I used to live in an HOA. Talk about a bureaucracy thats head was too big! They will NEVER LISTEN! When I was 20 I bought a condo with my fiance. We used to aerate the lawn twice a year and leave the plugs to compost back into the soil. I found out that some people that live in an HOA will actually LOOK FOR THINGS to complain about and complain about ANYTHING and EVERYTHING. We were very good homeowners and never did a thing wrong! People in our old HOA complained about the plugs to the board and tried to fine us. We hired a lawyer and there was not a thing the HOA could do about it. I cant remember the exact phrase my lawyer used but it was in the area of a temporary NEEDED beneficial process to increase the look of our lawn to become in accordance with our HOA rules.
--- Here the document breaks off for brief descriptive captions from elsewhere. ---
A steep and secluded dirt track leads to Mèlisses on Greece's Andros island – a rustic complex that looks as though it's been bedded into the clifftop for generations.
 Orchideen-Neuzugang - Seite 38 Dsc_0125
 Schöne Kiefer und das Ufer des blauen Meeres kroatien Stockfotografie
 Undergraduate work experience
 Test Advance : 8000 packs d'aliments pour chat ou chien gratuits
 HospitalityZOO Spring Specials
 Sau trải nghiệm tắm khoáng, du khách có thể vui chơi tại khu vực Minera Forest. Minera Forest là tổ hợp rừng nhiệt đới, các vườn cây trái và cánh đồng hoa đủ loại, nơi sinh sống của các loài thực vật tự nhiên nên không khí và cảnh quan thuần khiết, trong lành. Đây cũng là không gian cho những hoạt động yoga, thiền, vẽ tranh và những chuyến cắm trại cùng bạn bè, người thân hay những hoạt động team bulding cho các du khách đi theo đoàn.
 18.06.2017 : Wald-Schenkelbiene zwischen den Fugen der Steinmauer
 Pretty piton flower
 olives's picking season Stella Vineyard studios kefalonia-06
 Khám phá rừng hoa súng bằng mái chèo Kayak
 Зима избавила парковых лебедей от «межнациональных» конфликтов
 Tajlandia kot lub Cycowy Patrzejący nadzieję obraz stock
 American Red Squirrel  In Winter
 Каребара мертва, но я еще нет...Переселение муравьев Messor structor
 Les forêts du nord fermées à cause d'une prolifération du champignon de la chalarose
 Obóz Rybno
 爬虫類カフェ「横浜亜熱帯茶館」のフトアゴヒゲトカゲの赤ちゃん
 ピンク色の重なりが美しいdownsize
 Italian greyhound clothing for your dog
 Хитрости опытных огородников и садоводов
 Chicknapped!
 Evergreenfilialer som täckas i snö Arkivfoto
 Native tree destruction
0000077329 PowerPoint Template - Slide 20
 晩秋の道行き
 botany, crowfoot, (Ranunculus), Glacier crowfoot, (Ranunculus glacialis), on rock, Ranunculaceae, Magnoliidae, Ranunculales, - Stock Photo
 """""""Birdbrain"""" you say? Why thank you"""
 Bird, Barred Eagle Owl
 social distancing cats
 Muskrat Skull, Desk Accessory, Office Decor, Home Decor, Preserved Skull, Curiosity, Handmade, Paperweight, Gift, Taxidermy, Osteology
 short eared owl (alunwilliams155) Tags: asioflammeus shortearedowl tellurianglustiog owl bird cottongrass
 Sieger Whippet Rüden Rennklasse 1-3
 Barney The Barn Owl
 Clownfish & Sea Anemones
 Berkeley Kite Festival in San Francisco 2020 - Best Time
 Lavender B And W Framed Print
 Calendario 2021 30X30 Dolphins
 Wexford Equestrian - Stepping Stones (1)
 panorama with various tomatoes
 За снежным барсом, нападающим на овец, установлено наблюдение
Basically the "rule book" said it was OK for something to be "temporarily" ugly while in the process of becoming beautified for the sake of abiding by the HOA rules. You know?

You have to read your HOA laws and rule book and when people complain tell them politely, "Im in the process of beautifying my lawn in accordance with our HOA laws. This is only temporary for the better of our neighborhood." And Im sure it will say that in the HOA rules. Your not trying to actually make things worse so what your doing is not a problem. Find out if your neighbors are the type who will complain about a butterfly fart and deal with them with kiddy gloves.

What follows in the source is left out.